I’ve struggled with self-esteem in the past (I’m doing much better today) but hearing someone constantly self-deprecate themselves, especially someone who has power over me, brings me back to … less fun times. Every meeting where she does this, it takes a lot out of me. It’s as if she thinks these things are normal, or a way of putting herself lower down so that we’ll like her more — but the more it drains me, the more I’m starting to brace myself to be around her.
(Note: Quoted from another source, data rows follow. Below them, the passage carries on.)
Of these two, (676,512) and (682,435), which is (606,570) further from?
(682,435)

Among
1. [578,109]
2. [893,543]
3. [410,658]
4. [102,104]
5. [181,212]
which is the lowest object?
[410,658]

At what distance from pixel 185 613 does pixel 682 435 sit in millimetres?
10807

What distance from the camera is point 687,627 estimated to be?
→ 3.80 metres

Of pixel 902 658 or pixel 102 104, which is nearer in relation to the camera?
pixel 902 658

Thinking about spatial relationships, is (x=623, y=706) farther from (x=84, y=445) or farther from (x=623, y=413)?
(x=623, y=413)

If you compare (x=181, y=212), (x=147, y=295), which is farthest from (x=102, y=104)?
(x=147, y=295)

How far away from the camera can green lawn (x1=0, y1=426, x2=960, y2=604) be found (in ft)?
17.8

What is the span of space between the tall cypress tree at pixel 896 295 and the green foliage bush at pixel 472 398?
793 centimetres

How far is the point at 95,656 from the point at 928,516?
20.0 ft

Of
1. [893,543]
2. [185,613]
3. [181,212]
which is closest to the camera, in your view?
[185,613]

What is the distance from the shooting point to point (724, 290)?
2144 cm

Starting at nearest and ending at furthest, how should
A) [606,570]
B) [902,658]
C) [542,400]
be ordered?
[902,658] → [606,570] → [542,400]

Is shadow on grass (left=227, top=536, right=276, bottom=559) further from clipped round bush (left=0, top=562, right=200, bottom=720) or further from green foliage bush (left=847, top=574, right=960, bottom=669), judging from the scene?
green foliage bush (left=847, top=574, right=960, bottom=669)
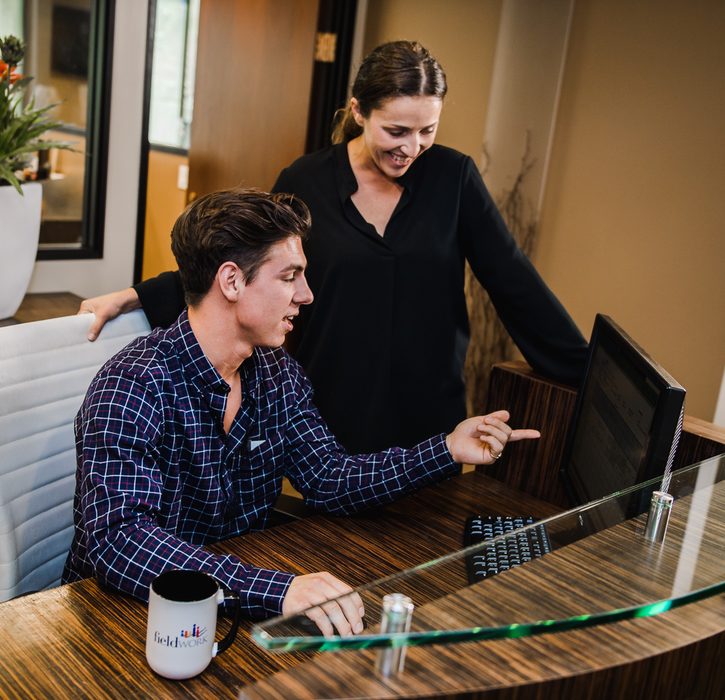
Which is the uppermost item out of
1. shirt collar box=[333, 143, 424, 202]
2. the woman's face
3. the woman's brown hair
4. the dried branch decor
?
the woman's brown hair

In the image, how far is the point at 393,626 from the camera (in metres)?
0.69

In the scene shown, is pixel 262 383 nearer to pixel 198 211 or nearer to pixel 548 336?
pixel 198 211

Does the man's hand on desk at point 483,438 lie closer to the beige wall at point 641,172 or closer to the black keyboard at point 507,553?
the black keyboard at point 507,553

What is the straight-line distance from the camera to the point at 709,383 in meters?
A: 3.05

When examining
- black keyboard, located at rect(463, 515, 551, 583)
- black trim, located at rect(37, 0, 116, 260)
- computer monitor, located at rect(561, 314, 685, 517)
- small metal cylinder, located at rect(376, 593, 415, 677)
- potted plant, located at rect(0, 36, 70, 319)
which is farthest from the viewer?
black trim, located at rect(37, 0, 116, 260)

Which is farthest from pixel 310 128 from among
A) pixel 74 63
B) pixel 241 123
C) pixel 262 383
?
pixel 262 383

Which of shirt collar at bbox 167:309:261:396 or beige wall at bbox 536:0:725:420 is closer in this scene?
shirt collar at bbox 167:309:261:396

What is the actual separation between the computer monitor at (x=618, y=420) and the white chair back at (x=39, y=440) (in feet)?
2.99

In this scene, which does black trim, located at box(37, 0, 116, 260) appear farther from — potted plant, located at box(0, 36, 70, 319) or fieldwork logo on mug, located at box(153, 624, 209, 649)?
fieldwork logo on mug, located at box(153, 624, 209, 649)

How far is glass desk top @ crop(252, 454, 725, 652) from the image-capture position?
0.70 metres

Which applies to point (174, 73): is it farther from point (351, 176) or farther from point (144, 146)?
point (351, 176)

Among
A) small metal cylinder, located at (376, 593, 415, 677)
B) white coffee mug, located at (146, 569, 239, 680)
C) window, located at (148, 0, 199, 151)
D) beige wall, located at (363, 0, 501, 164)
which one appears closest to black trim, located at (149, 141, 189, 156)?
window, located at (148, 0, 199, 151)

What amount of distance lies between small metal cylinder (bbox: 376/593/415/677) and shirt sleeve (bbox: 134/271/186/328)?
3.88ft

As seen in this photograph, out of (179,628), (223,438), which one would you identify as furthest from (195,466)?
(179,628)
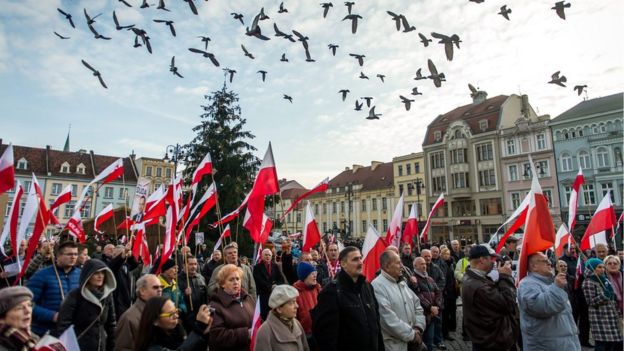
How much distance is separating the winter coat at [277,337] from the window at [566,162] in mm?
42501

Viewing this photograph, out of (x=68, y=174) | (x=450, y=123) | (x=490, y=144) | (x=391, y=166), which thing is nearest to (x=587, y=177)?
(x=490, y=144)

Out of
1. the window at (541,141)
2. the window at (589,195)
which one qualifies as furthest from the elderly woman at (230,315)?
the window at (541,141)

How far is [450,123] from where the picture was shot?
4897 centimetres

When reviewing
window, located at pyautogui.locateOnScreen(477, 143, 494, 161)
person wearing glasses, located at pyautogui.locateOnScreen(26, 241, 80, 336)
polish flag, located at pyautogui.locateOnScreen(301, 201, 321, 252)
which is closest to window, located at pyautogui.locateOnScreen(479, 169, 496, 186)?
window, located at pyautogui.locateOnScreen(477, 143, 494, 161)

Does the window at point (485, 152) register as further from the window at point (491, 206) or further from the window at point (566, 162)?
the window at point (566, 162)

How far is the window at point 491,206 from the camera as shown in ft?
142

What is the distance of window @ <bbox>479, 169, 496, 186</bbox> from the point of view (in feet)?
145

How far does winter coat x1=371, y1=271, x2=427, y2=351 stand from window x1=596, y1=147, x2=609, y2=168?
39.9m

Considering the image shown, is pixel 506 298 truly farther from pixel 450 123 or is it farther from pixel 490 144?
pixel 450 123

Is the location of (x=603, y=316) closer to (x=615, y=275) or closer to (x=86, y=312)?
(x=615, y=275)

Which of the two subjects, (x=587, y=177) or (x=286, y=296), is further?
(x=587, y=177)

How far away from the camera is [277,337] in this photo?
11.7ft

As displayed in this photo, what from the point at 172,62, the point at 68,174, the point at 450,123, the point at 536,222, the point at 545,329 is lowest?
the point at 545,329

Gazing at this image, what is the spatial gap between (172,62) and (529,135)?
41722 mm
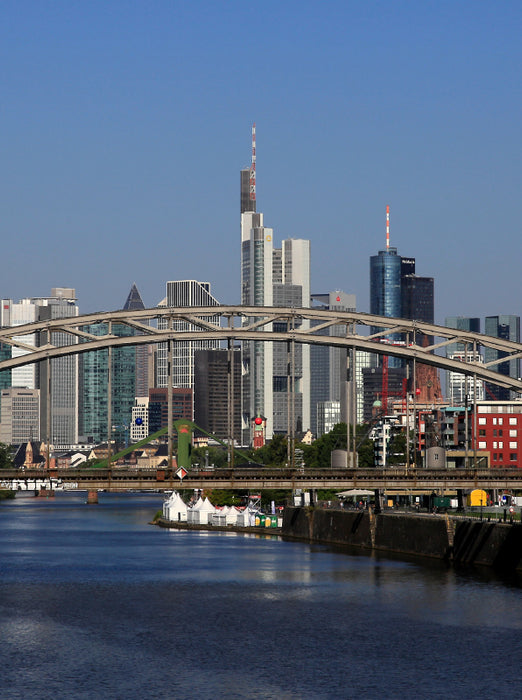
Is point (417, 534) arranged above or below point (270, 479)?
below

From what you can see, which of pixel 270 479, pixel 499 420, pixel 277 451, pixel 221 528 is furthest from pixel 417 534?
pixel 277 451

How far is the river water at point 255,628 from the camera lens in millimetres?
41719

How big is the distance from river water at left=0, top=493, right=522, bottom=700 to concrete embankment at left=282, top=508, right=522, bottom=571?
2.02 m

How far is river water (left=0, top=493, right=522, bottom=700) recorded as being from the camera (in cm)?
4172

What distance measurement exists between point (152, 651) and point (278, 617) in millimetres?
8825

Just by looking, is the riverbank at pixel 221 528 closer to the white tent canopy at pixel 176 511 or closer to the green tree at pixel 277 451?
the white tent canopy at pixel 176 511

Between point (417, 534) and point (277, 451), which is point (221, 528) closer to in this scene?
point (417, 534)

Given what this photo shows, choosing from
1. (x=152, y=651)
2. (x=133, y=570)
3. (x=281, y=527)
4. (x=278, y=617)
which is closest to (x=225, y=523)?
(x=281, y=527)

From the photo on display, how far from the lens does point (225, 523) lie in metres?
115

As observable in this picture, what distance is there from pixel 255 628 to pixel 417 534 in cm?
2802

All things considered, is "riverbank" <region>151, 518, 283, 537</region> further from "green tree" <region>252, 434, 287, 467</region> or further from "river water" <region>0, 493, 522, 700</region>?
"green tree" <region>252, 434, 287, 467</region>

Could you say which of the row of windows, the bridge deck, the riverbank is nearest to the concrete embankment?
the riverbank

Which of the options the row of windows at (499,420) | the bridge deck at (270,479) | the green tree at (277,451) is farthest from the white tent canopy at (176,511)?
the bridge deck at (270,479)

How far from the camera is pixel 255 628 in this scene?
5141 centimetres
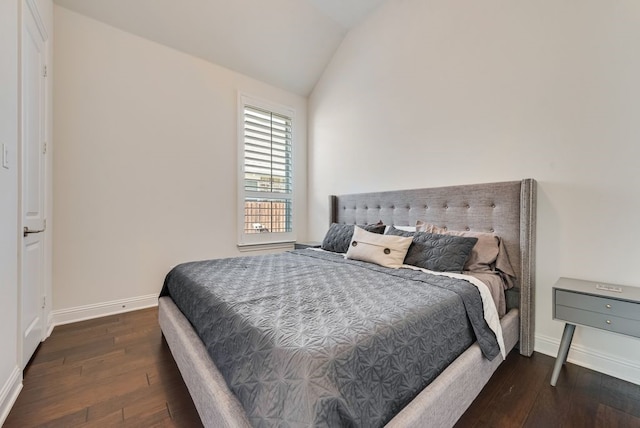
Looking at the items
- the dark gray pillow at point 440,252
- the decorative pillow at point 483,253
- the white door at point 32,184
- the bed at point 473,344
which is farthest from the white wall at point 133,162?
the decorative pillow at point 483,253

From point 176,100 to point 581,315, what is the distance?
391cm

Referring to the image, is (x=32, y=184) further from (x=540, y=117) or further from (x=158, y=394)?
(x=540, y=117)

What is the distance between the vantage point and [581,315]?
5.13ft

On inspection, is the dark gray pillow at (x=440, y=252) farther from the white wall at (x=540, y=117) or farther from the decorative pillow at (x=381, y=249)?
the white wall at (x=540, y=117)

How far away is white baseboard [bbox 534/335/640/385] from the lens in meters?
1.67

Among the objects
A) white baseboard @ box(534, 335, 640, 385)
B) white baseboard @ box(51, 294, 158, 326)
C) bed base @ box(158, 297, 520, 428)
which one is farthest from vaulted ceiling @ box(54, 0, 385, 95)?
white baseboard @ box(534, 335, 640, 385)

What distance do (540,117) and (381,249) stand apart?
1.52 meters

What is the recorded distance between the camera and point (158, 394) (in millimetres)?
1493

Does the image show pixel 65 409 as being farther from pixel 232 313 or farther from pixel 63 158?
pixel 63 158

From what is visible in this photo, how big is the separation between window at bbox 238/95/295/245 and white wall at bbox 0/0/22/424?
207 cm

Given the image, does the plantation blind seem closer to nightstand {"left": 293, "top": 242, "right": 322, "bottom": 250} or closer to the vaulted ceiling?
nightstand {"left": 293, "top": 242, "right": 322, "bottom": 250}

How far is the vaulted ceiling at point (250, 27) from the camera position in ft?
8.67

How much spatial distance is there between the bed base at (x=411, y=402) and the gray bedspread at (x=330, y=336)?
0.03 meters

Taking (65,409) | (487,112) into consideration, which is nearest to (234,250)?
(65,409)
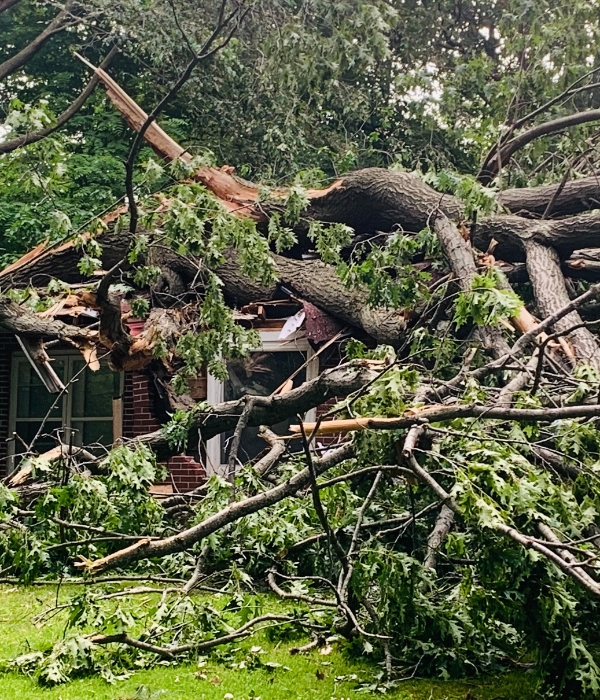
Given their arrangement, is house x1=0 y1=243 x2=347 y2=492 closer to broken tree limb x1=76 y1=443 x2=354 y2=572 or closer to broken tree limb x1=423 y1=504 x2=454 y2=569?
broken tree limb x1=423 y1=504 x2=454 y2=569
Approaching her directly: I think she would be horrified to know this affects me, but sometimes people react unexpectedly to things like this and get weird/cold — if she doesn’t have the emotional awareness that this is not good, could this rebound on me in some way? She might stop if I asked her, but I think she would feel really bad … and can I even ask her to stop, if it’s only me having a problem with it? What if she feels uncomfortable around me forever? Or if it affects her treatment of me? What if she tries and fails, and then is apologizing to me on top of the self-deprecation?

Talking to my skip-level is another option. But would it make my boss feel even more paranoid that an unknown “someone” doesn’t like her, as if I were leaving a negative note on her chair? My skip-level is in all these meetings and doesn’t try to correct it — he’s a bit oblivious to social cues, I think. I know my skip-level well and he’s a supportive boss who advocates for his staff and would take this seriously — both for my sake and for my boss’s — but he also has a tendency to interrupt people and publicly correct them in meetings in ways that he really shouldn’t. “You shouldn’t have made this mistake…” “We talked about you not doing that, why did you do it?” What if he starts correcting her about this in front of all of us? Horror…

But I do not dream of labor, much less emotional labor on top of labor! Should I start with her privately, then continue to my skip-level if that doesn’t work? Talking to HR is the nuclear option, so I would want to leave it for last. I think I’m overthinking all this, and possibly thinking about my boss as too fragile, but this situation is definitely bringing up old feelings / maladaptive instincts from my distant past that served me once but no longer do.

Oh, this sounds really uncomfortable. And when I imagine what it might be stemming from in your boss — ugh, it’s just bad all around.

I’m curious about whether you might get some traction by changing the responses you’re giving in the moment when it’s happening. For example, when she tells a “funny” story about being mistreated as a child, what if you said, “That’s really sad, I’m so sorry that happened”? When she calls herself “stupid” or a “failure,” could you say, “It makes me feel terrible to hear you say that”? if she makes a negative comment about her body, what if you said, “I don’t think any of us should talk about bodies that way”? Basically, let your natural reaction show. Look stricken! Respond accordingly. It might make her realize that these stories and comments aren’t landing the way she wants them to.

I’m also curious about whether your coworkers are picking up on the same things, and whether there might be room for the group of you to collaborate on how to respond when it happens.  Depending on the dynamics you have with her, you could even say, as a group, “Hey, we don’t like the way you talk about yourself, please don’t do that.”

If that doesn’t work, I do think the next step is to talk to your skip-level, especially since it sounds like you have a good rapport with him. Yes, that might mean that he corrects her publicly … but that might be what it takes to get this to stop. It would be better if he had the skill to handle it privately (and maybe it’ll turn out that he does) but I’m more concerned that your boss hears that she needs to stop doing this, even if it’s not delivered with perfect delicacy from above.